Re: piping to perl

Joel Bremson <staffjb(_at_)hooked(_dot_)net> writes:

I'd like to use the following perl script to read a message body and
return true or false depending on the program outcome. I have a few
questions on how to do this and would appreciate any advice on how to
optimize the script. 

The idea is to define spam by multiple occurences of $, while ignoring 
any message that is perl or procmail related. (Would it be more efficient
to check for (perl|procmail) before going to the perl script?)


Actually, it would be most efficient to do it totally in procmail using
scoring recipes.  However, to comment on your perl:

...

       $count += s/\$/\$/g;
       $brackets += s/\{/\{/g;


Using the tr or y operator would be more efficient than the s operator, as
it doesn't require the regexp engine, but only a table lookup.
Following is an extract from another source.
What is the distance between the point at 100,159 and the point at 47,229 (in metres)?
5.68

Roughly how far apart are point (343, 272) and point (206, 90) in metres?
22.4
        $count += tr/$/$/;
        $brackets += tr/{/{/;

       if ($_=~/(perl|procmail)/i){
                exit(0)
       }


The more idiomatic perl would probably be:

        exit(0) if /\bperl5?\b/i || /\bprocmail\b/i;

note that you probably want the word boundary regexp "\b" in those to
avoid matching "superlative", as in "this superlative money making
deal", and believe it or not, but the separate searches were faster
according to the perl FAQ last time I checked (though that _has_ been a
while...).

As for the recipe to test the exitcode of the perl script:

:0Bf:
? | perlscript
spam


There shouldn't be a '|' in there, and you need a leading '*' for procmail
to know that it's a condition, not an action.  You also don't want the 'f'
flag (this isn't a recipe that modifies the message being processed).

        :0 B:
        * ? perlscript
        spam


Anyway, here's a stab at the pure procmail version:

        :0 B:
        * ! ()\<(perl[0-9]*?|procmail)\>
        * ! {(.*$)*{
        * -5^0
        * 1^1 [$]
        spam

The first condition guarantees that message doesn't contain the words
perl, perl5, or procmail; the second makes sure it doesn't contain two
braces; the third weights the scoring to -5 and the last adds one to
the score for each literal dollarsign, so that the score will be
positive only if there are more than five dollarsigns.  The leading
parens on the first condition are to avoid procmail's non-intuitive
handling of leading backslashes on conditions.

Philip Guenther